Indian-American computer scientist

Sanjeev Khanna is an Indian-American computer scientist. He is currently a professor of Computer Science at New York University. His research interests include approximation algorithms, hardness of approximation, combinatorial optimization, and sublinear algorithms.
== Career ==
Khanna received his undergraduate degrees in computer science and economics from Birla Institute of Technology and Science, Pilani, India in 1990, his M.S. degree in computer science from University of Illinois at Urbana-Champaign in 1992, and his doctoral degree in computer science from Stanford University, California, US in 1996. He joined University of Pennsylvania in 1999 after spending three years as a member of the Mathematical Sciences Research center at Bell Laboratories. In 2026, he joined New York University.

== Research contribution and awards ==
Khanna's primary research contributions are to the fields of approximation algorithms, hardness of approximation, combinatorial optimization, and sublinear algorithms. His doctoral work at Stanford University, "A Structural View of Approximation", received the 1996 Arthur Samuel prize for the best PhD dissertation in the Computer Science Department. He is a Guggenheim Fellow (2007) and a Sloan Fellow (2000).
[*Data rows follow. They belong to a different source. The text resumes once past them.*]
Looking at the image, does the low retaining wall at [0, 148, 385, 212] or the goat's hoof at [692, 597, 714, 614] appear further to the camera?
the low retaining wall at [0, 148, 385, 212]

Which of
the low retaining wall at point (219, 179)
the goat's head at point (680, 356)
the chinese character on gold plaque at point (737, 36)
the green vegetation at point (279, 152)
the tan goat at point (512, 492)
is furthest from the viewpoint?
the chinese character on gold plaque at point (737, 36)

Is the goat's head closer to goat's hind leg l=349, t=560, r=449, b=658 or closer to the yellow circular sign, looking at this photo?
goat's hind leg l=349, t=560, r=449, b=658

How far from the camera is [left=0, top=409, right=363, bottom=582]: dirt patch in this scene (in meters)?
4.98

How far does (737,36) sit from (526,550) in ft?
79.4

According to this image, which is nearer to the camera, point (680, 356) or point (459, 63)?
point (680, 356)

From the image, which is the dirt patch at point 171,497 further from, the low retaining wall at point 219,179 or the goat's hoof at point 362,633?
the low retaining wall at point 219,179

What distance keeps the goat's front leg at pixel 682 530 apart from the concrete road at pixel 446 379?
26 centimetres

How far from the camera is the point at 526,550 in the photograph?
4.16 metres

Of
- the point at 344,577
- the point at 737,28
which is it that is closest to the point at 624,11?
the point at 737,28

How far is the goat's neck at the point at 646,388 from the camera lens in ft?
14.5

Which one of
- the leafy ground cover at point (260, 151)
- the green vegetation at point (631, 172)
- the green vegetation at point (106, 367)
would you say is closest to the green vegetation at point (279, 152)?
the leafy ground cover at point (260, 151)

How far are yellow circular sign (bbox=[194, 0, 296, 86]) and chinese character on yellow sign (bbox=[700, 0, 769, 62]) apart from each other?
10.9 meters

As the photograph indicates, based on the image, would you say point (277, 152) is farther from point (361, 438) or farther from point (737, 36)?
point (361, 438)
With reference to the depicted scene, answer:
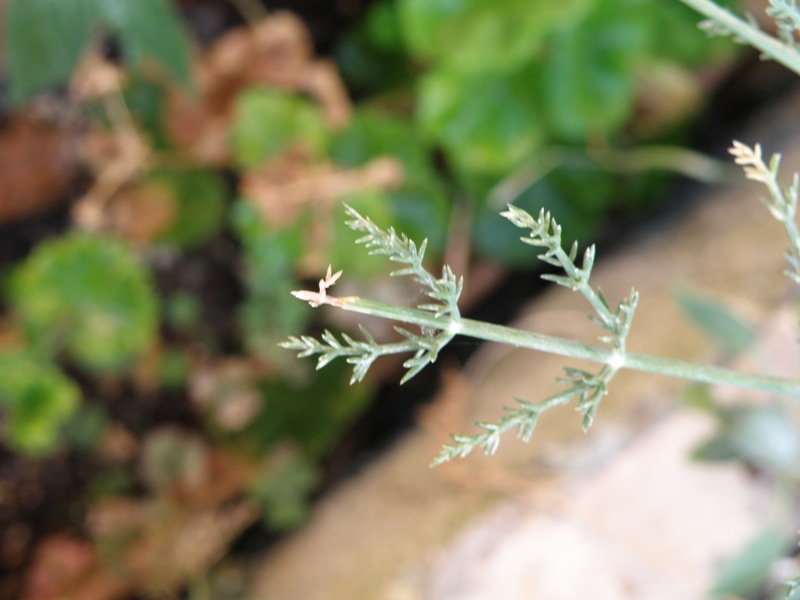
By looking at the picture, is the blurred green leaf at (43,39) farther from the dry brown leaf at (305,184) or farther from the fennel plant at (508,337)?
the fennel plant at (508,337)

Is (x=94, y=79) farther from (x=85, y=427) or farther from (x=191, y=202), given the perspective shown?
(x=85, y=427)

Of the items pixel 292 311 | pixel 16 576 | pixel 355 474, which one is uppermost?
Result: pixel 292 311

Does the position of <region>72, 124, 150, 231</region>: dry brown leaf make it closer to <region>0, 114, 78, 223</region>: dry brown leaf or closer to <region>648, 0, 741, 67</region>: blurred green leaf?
<region>0, 114, 78, 223</region>: dry brown leaf

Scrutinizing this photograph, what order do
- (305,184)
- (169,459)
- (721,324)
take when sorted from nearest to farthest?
(721,324)
(305,184)
(169,459)

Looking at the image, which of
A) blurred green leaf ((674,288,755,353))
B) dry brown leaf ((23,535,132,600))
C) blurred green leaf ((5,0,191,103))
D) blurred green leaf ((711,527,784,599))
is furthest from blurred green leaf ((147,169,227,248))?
blurred green leaf ((711,527,784,599))

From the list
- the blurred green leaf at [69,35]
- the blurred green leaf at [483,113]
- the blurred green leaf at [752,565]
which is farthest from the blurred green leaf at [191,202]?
the blurred green leaf at [752,565]

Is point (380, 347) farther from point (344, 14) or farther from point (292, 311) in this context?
point (344, 14)

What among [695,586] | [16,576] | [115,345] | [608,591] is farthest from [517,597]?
[16,576]

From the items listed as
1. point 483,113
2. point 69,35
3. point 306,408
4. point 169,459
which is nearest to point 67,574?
point 169,459
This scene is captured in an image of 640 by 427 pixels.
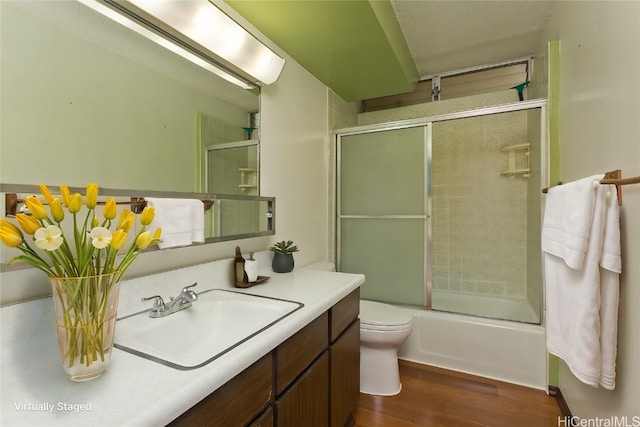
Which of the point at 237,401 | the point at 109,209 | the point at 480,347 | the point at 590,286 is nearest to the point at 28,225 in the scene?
the point at 109,209

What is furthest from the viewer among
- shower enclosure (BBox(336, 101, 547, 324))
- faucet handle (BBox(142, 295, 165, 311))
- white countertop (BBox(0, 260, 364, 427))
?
shower enclosure (BBox(336, 101, 547, 324))

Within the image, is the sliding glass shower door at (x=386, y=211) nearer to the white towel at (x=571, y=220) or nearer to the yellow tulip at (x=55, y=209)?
the white towel at (x=571, y=220)

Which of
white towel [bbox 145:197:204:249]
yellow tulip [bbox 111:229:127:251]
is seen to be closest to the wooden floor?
white towel [bbox 145:197:204:249]

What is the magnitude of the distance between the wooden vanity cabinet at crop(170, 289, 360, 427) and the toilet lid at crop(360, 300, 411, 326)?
0.90ft

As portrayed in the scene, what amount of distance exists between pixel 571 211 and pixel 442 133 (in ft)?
6.49

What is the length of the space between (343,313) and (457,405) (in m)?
1.01

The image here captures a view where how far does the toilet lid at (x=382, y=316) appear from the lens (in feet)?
6.14

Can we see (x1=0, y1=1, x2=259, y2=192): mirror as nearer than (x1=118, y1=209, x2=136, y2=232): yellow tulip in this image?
No

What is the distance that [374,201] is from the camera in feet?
8.59

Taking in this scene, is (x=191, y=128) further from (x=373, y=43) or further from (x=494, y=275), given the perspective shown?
(x=494, y=275)

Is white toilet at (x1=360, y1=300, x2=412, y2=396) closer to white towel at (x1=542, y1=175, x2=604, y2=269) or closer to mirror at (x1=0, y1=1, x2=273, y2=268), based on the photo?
white towel at (x1=542, y1=175, x2=604, y2=269)

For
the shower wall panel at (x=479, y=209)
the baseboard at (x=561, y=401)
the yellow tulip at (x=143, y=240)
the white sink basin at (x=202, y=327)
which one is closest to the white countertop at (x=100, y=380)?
the white sink basin at (x=202, y=327)

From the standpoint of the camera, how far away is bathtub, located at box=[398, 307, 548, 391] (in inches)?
76.3

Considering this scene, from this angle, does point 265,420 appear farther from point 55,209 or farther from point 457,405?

He is also a recipient of S. Reid Warren, Jr. and Lindback awards for distinguished teaching at University of Pennsylvania.

He serves on the Editorial board of Foundations and Trends in Theoretical Computer Science, and has previously served on the editorial boards of SICOMP, ACM TALG, Algorithmica, JCSS, and as an area editor for Encyclopaedia of Algorithms.

In 2018, the Association for Computing Machinery named him an ACM Fellow for his contributions to approximation algorithms, hardness of approximation, and sublinear algorithms.